> Entries provided
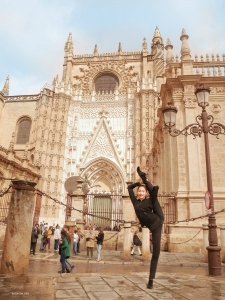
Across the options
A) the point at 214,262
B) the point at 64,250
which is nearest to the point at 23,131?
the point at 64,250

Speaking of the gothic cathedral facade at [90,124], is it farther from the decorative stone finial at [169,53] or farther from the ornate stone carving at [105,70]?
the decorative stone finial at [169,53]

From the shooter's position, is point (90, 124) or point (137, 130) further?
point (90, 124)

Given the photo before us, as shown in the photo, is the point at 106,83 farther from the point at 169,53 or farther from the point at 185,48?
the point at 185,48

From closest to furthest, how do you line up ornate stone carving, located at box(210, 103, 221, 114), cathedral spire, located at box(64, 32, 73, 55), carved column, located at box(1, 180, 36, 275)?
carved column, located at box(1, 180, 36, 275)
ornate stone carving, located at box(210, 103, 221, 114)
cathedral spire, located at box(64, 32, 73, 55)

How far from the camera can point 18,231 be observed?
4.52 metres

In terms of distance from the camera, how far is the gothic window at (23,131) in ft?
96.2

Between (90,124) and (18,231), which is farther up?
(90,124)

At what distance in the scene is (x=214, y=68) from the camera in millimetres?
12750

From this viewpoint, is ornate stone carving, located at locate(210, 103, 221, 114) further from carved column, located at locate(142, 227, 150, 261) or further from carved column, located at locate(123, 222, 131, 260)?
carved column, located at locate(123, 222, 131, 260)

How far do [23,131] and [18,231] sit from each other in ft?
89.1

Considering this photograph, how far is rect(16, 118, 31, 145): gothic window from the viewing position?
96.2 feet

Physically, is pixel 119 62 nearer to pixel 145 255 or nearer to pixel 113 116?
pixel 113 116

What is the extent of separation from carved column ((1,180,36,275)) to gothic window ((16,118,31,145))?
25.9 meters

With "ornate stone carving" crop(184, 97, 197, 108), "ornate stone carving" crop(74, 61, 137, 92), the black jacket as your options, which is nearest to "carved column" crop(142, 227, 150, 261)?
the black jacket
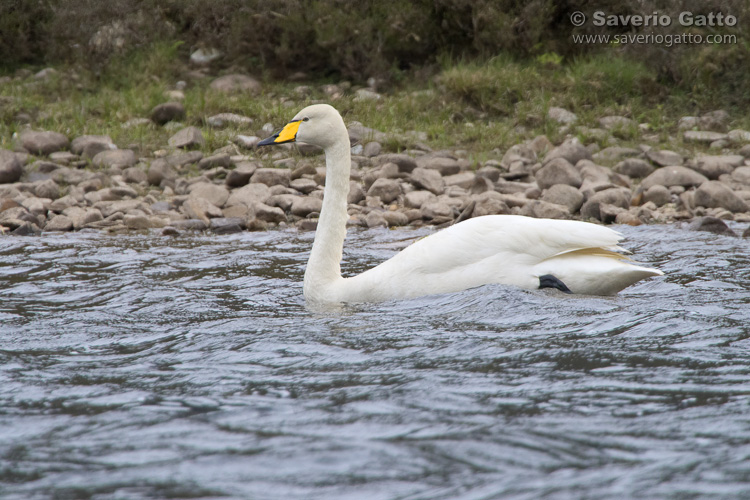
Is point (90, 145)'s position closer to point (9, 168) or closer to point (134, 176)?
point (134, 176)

> To be done
Rewrite the part of the records that opens with the line containing "What is the" and closes with the line containing "25.9 meters", replacing "extent of separation" with "distance" and leaving everything else unchanged.

> Task solution
What is the distance from carved column ((1,180,36,275)) to gothic window ((16,118,31,145))?
25.9 meters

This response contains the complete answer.